Hello,
I performed a WGS with Illumina on three histological sections. I looked for viral genomes and I got one hit for Epstein-Barr virus. Then I performed PCR to confirm the data and I got an unclear result for the sample positive by WGS and two positives for the other two samples.
How shall I consider this analysis? That the WGS was garbage? Is there a way that PCR and WGS could give different values? for instance, the sections were different...
Thank you
I am not concerned about the one negative PCR but the two positive ones: they disprove the WGS analysis... I used a concatenated genome with all the viral sequences in GeneBank, added it to the human genome and aligned with BWA. But simple there are no reads.
Wouldn't simply putting together a lot of virus sequences create a lot of sequence-identical (or at least highly similar) contigs resulting in multimappers which in turn lead to no counts for all these sequence-identical regions? I cannot comment further since, as Joe says, your question lacks any details what you exactly did and what the samples were.

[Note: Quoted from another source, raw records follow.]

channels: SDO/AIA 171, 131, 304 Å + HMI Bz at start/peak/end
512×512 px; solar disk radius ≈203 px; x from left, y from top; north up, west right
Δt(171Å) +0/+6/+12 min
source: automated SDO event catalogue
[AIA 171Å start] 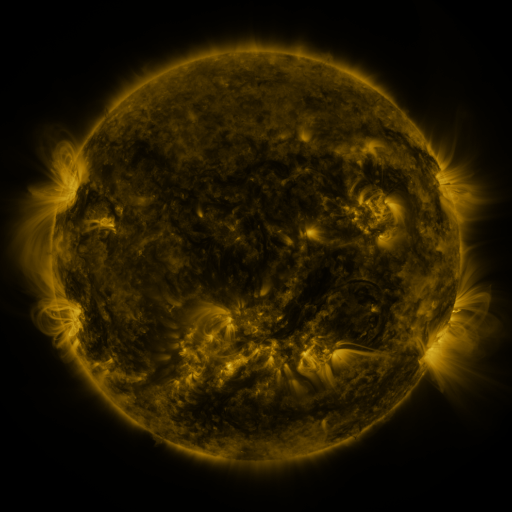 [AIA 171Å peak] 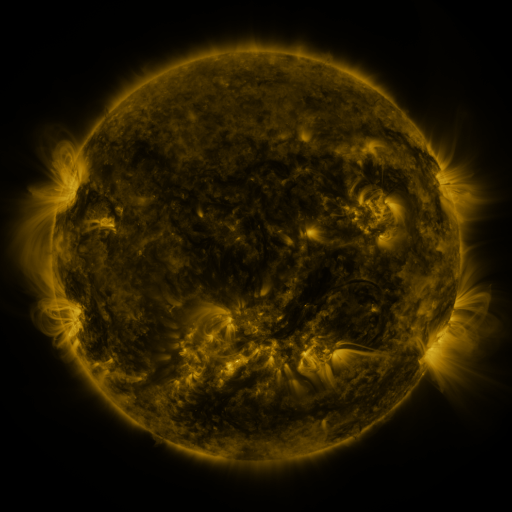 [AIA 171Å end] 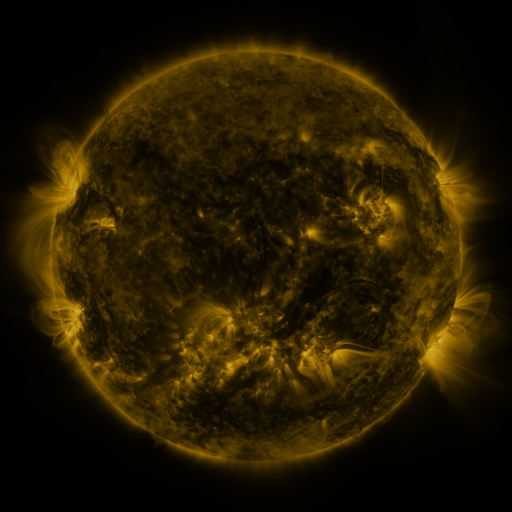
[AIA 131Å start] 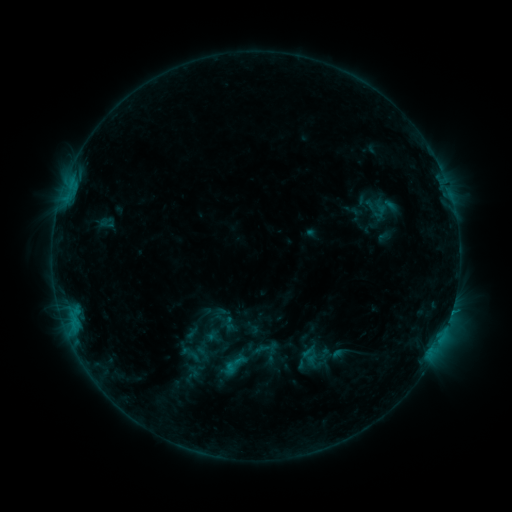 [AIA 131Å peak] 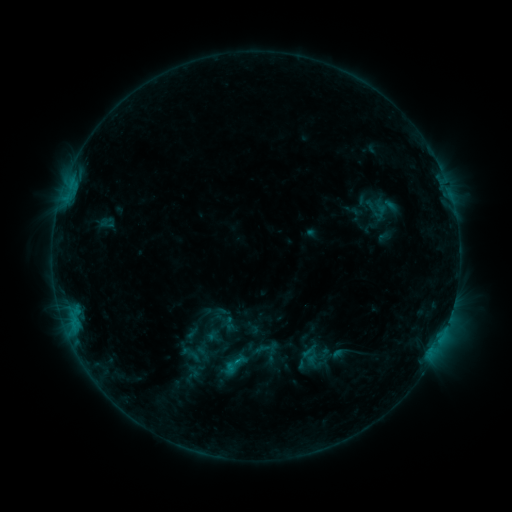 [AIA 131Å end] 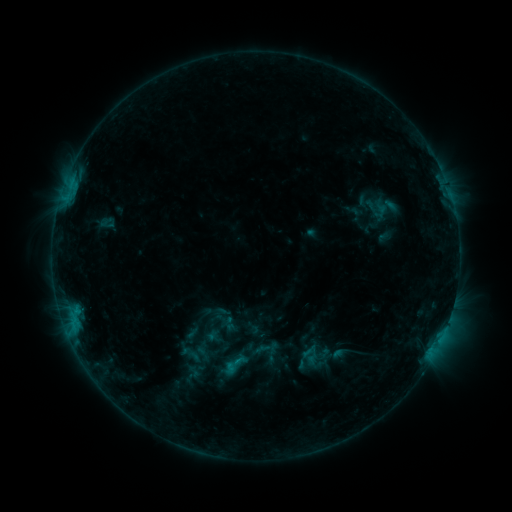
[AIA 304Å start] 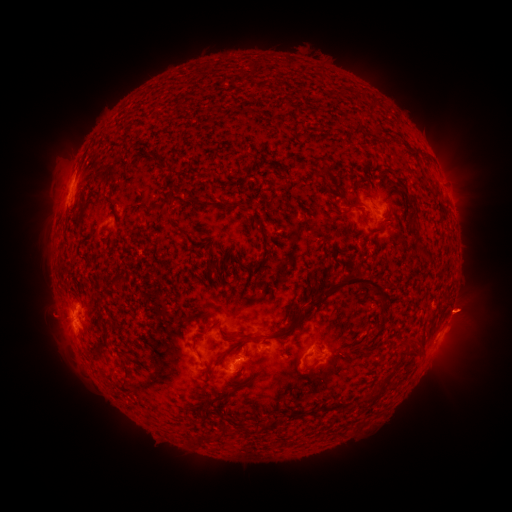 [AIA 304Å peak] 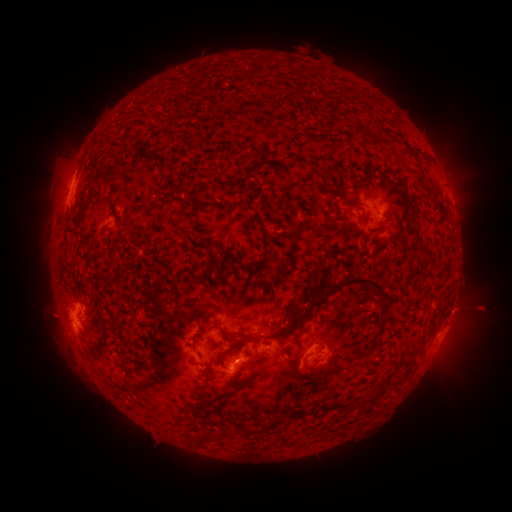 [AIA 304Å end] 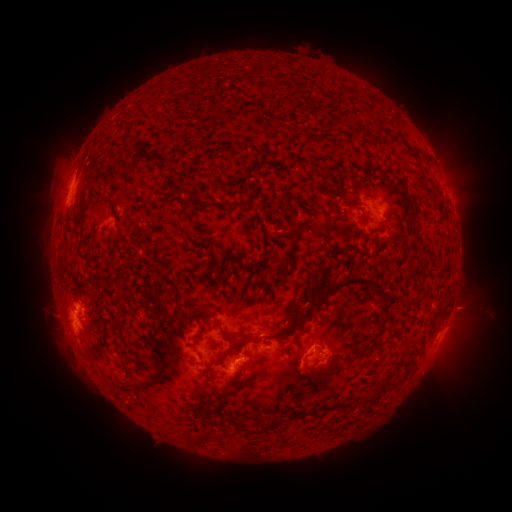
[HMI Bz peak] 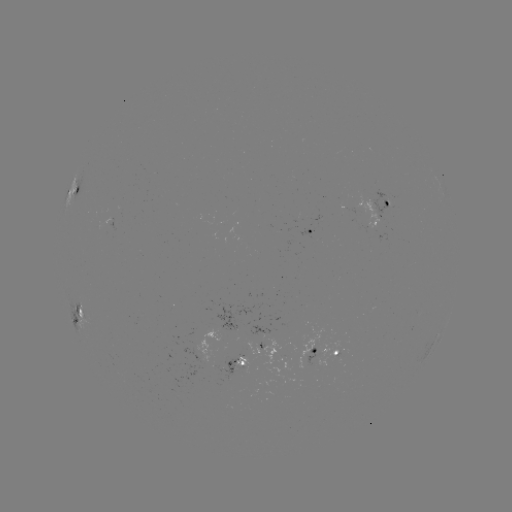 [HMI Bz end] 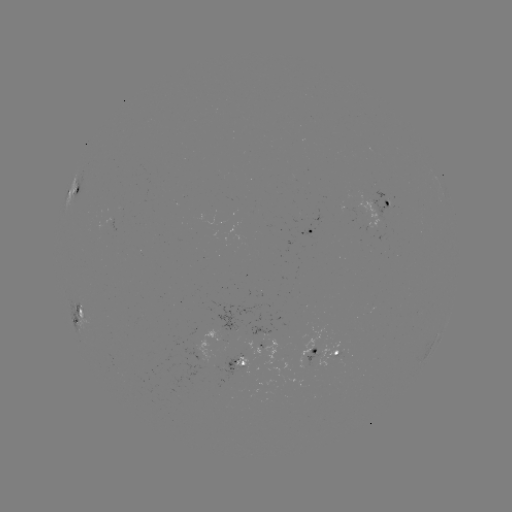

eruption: [435, 280, 509, 342]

You probably need to tell us more about what 'positive' looks like in your WGS? How many reads? What coverage of the genome?
My bet is on multi mapping or something if the WGS is 'wrong', but more likely false positives in your PCR through contamination, mixed up samples, or something.
On IGV the positive (bottom alignment) looks like this: This sample had 10 reads about 100 bp each. By extracting the EBV chromosome, I got these for the positive WGS / negative PCR sample:
compared to a negative WGS / positive PCR:
It seems very unlikely that 10 reads reflects any sort of biological reality. These are probably multimappers/low quality reads or just happen to have some bits of sequence that are shared between viral motifs/human motifs.
I would suggest looking at the mapping file for those reads and considering whether they're garbage or not.